SUPPLIED DATA Start Marker
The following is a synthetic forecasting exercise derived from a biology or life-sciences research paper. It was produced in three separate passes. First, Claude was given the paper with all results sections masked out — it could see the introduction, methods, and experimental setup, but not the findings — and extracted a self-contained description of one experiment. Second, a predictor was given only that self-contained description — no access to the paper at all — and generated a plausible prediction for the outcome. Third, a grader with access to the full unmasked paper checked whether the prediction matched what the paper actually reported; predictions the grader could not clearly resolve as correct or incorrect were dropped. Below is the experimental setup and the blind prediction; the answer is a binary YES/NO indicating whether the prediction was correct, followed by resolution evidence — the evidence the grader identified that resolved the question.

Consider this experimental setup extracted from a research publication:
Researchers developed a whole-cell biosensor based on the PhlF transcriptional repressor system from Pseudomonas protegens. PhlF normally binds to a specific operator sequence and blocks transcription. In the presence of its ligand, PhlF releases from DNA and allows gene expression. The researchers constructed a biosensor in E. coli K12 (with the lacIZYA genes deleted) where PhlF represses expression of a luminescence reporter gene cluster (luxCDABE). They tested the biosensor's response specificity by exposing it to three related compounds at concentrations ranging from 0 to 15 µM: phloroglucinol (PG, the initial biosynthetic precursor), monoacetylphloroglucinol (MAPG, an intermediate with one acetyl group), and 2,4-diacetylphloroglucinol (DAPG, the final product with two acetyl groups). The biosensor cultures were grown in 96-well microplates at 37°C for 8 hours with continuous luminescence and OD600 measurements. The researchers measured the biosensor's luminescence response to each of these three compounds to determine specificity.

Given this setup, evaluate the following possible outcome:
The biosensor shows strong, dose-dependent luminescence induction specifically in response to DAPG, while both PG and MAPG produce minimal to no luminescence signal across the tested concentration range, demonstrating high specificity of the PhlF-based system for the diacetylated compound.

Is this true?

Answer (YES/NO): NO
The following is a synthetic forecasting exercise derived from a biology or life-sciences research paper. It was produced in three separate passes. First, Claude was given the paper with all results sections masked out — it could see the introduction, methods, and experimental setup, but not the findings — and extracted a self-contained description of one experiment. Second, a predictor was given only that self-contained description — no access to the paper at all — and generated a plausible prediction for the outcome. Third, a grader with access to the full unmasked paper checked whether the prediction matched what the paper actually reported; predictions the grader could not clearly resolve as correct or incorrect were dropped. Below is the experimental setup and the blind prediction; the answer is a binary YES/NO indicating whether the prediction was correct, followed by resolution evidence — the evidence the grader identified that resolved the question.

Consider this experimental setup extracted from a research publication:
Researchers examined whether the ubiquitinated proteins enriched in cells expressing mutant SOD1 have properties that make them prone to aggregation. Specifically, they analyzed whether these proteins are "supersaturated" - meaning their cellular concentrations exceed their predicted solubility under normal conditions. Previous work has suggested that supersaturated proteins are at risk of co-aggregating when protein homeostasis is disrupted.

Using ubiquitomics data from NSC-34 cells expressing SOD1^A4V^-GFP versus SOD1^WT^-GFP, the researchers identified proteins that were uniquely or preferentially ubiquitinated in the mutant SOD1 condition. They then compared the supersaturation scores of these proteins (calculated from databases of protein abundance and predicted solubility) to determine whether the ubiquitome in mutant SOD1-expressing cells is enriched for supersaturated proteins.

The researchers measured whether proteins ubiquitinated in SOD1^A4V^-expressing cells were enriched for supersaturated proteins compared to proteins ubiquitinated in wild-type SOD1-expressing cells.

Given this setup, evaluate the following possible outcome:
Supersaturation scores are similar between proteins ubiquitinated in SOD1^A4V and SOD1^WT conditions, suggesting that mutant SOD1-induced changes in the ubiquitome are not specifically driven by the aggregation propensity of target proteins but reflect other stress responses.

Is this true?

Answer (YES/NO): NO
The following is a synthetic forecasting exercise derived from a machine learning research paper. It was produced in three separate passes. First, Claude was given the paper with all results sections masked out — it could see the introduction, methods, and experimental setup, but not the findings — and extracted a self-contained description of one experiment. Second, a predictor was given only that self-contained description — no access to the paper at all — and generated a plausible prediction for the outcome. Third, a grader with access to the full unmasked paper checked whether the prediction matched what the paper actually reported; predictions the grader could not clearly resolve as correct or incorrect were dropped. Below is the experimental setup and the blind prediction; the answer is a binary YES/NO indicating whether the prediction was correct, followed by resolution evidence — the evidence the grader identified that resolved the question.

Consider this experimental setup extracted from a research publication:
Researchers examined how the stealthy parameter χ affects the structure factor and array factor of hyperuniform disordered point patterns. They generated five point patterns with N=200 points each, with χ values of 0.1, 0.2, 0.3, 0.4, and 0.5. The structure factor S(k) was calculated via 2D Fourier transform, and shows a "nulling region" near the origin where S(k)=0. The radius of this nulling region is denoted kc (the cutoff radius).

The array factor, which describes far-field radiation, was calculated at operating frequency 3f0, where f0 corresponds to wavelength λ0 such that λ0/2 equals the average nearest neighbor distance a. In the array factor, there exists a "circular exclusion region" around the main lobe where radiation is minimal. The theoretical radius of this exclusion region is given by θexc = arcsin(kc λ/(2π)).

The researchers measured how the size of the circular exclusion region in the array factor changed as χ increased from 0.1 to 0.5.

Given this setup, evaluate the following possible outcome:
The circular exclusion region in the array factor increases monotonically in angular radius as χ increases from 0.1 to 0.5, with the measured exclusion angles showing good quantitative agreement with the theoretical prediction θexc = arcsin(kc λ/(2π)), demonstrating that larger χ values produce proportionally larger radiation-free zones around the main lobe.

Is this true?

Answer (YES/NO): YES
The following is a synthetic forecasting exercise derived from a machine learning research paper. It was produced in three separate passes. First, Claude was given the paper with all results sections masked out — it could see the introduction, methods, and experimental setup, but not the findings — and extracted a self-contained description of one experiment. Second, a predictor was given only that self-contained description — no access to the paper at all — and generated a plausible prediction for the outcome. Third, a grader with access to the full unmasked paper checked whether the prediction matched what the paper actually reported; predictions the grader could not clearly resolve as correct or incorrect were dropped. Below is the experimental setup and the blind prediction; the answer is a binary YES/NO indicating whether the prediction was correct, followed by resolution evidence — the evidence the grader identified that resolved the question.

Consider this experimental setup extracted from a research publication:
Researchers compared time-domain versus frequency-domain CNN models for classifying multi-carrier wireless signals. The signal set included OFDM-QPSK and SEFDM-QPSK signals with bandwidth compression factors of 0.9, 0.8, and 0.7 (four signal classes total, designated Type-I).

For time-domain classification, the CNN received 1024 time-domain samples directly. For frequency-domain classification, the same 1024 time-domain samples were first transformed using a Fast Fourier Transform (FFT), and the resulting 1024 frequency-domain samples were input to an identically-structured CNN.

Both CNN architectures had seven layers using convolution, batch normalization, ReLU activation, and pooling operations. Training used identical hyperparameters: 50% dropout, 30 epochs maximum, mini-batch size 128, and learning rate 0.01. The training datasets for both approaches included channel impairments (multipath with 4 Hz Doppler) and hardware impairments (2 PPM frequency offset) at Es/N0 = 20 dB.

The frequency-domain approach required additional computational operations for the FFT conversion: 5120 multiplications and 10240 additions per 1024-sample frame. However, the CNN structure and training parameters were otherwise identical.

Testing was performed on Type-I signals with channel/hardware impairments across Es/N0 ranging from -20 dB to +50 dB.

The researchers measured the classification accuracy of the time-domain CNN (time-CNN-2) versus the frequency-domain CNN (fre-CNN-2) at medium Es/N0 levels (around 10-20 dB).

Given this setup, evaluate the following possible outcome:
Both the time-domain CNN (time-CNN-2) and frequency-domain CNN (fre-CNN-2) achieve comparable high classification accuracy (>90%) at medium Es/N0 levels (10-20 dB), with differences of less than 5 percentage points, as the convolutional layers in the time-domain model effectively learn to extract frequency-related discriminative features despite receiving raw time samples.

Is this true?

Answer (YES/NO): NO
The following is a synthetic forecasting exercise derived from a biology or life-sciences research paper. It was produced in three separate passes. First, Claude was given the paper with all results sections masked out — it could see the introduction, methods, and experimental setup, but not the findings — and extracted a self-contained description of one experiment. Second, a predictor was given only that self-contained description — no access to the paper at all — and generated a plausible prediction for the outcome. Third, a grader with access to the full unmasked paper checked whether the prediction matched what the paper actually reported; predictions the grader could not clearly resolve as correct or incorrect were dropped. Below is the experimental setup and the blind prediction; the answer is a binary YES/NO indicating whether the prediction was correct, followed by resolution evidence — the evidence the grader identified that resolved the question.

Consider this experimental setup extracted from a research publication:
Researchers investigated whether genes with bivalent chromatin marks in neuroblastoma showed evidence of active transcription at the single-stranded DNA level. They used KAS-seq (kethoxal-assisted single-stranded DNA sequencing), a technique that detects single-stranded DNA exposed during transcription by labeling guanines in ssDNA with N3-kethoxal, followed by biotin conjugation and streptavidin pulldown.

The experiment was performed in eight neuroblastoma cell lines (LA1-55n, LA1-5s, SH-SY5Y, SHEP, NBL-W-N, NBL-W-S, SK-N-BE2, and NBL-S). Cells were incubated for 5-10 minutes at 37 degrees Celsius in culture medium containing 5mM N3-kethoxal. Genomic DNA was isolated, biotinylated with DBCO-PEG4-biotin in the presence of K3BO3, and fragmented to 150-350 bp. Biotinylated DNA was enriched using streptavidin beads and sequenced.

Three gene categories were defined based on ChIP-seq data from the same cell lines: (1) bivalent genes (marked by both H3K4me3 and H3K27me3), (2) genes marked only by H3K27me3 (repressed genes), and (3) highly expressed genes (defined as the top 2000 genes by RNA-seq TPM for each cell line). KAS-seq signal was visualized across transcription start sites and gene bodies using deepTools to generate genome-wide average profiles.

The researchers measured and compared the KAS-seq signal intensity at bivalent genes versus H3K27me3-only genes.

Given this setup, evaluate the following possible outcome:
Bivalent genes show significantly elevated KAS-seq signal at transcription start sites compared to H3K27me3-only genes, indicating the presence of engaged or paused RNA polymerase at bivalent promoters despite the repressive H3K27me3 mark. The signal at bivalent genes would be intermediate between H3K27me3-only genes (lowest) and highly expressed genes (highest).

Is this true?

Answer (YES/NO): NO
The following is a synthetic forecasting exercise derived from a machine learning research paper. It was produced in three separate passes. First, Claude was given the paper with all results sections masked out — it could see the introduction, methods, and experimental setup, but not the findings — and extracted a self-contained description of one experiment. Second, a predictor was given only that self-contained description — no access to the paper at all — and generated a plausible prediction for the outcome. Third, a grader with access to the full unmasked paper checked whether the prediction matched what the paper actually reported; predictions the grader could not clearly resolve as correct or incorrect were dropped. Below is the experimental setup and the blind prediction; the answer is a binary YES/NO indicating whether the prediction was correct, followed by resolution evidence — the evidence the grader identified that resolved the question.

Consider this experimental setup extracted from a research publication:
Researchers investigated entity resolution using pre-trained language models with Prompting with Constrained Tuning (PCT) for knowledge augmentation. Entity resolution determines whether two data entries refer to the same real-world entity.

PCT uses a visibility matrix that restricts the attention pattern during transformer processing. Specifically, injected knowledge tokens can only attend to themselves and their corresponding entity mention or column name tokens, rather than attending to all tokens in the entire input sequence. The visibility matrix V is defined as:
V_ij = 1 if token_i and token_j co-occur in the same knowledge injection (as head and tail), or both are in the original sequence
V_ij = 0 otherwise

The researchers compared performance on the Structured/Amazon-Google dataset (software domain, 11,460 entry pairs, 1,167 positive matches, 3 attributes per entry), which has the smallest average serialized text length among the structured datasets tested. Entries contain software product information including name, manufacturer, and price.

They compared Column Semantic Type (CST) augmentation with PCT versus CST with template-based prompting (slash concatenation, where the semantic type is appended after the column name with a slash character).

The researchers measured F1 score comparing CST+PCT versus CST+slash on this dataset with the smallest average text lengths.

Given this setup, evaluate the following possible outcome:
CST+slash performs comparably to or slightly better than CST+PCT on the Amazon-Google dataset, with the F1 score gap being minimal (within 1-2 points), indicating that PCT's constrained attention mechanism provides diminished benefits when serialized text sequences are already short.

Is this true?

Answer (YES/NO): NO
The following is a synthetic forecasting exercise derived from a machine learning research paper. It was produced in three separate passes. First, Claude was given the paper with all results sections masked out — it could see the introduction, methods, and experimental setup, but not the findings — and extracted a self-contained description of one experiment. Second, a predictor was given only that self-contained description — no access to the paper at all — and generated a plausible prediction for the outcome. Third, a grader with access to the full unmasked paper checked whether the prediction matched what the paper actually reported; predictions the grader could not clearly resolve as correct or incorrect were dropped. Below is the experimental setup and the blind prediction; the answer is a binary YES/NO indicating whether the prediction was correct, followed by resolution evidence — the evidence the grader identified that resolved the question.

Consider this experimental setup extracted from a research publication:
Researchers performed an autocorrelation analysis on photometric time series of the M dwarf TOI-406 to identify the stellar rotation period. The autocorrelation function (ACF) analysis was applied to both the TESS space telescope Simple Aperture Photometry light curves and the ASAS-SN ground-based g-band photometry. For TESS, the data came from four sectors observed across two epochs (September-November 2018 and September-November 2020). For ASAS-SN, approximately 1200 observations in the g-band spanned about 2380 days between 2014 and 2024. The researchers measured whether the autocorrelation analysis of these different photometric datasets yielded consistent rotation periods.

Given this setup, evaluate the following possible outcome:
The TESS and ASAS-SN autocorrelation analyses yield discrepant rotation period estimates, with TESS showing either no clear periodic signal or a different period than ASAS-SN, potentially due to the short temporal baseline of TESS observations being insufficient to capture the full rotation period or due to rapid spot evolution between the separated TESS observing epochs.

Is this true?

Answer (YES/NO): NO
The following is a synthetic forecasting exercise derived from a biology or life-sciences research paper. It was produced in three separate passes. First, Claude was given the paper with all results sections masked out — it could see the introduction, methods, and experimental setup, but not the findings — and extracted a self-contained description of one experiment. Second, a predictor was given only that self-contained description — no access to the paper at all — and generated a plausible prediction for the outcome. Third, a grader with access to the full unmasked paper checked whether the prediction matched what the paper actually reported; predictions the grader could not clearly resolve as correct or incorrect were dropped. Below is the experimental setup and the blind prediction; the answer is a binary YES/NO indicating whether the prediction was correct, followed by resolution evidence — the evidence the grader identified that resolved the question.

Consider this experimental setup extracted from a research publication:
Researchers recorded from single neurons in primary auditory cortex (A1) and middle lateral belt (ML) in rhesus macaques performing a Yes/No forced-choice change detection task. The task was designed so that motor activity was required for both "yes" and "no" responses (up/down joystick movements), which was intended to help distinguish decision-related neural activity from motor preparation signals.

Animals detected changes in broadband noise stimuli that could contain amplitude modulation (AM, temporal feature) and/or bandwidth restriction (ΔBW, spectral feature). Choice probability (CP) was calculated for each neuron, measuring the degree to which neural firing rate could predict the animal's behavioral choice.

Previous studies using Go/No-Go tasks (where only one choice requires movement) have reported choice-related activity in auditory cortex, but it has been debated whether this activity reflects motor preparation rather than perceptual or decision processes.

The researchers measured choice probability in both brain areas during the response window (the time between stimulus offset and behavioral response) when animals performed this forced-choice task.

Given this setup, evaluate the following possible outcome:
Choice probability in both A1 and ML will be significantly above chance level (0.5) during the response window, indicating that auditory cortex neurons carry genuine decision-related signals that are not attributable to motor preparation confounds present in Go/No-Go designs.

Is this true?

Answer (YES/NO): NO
SUPPLIED DATA End Marker
Please, from the entries above, set down exactly the lines from the one containing "Using ubiquitomics data" through the one containing "Supersaturation scores are", and only those.

:: ANSWER FOR THE TASK ::
Using ubiquitomics data from NSC-34 cells expressing SOD1^A4V^-GFP versus SOD1^WT^-GFP, the researchers identified proteins that were uniquely or preferentially ubiquitinated in the mutant SOD1 condition. They then compared the supersaturation scores of these proteins (calculated from databases of protein abundance and predicted solubility) to determine whether the ubiquitome in mutant SOD1-expressing cells is enriched for supersaturated proteins.

The researchers measured whether proteins ubiquitinated in SOD1^A4V^-expressing cells were enriched for supersaturated proteins compared to proteins ubiquitinated in wild-type SOD1-expressing cells.

Given this setup, evaluate the following possible outcome:
Supersaturation scores are similar between proteins ubiquitinated in SOD1^A4V and SOD1^WT conditions, suggesting that mutant SOD1-induced changes in the ubiquitome are not specifically driven by the aggregation propensity of target proteins but reflect other stress responses.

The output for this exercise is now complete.